[RFC] Plan Execute & Reflect Agent

Summary

This RFC proposes a new ML-Commons agent type, plan_execute_and_reflect, which breaks down complex user tasks into discrete steps, executes them via a lightweight executor (Conversational ReAct) agent, and dynamically refines its plan based on intermediate results. This separation of planning and execution leverages specialized LLMs and supports both step-wise and batch re-evaluation strategies.

Motivation

As AI-driven workflows grow more complex, single-turn agents struggle to orchestrate multi-step logic reliably.
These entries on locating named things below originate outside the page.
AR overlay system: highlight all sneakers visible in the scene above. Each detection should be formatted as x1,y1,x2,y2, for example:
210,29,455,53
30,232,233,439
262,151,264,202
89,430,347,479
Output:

OpenSearch ML-Commons currently lacks a standardized long-running agent capable of:

Decomposing user objectives into actionable sub-tasks
Executing each sub-task efficiently
Adapting the plan in-flight based on partial results
Maintaining history and supporting asynchronous execution

By introducing a plan_execute_and_reflect agent, ML-Commons users gain a flexible, extensible framework for advanced, multi-step interactions with OpenSearch and external tools.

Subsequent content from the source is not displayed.